Start of Data listing

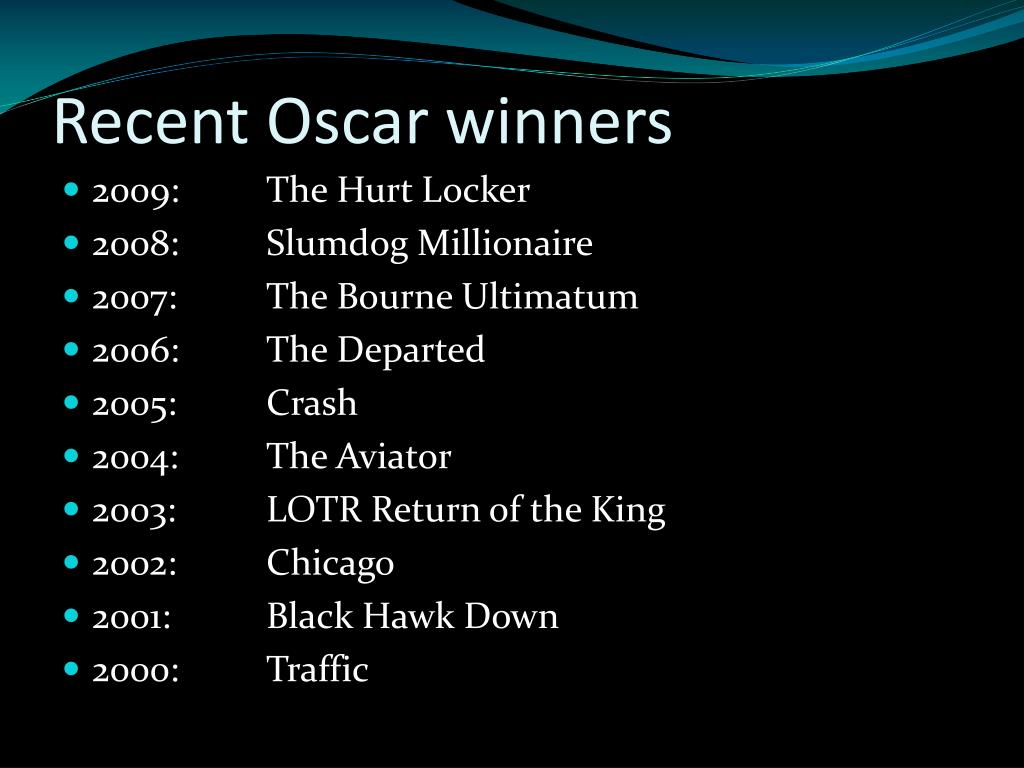 Recent Oscar winners

- 2009: The Hurt Locker
- 2008: Slumdog Millionaire
- 2007: The Bourne Ultimatum
- 2006: The Departed
- 2005: Crash
- 2004: The Aviator
- 2003: LOTR Return of the King
- 2002: Chicago
- 2001: Black Hawk Down
- 2000: Traffic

End of Data listing

• _Problem details_:
Images stay out, but the rest of the records must be retyped exactly.

• _Expected output_:
 Recent Oscar winners

- 2009: The Hurt Locker
- 2008: Slumdog Millionaire
- 2007: The Bourne Ultimatum
- 2006: The Departed
- 2005: Crash
- 2004: The Aviator
- 2003: LOTR Return of the King
- 2002: Chicago
- 2001: Black Hawk Down
- 2000: Traffic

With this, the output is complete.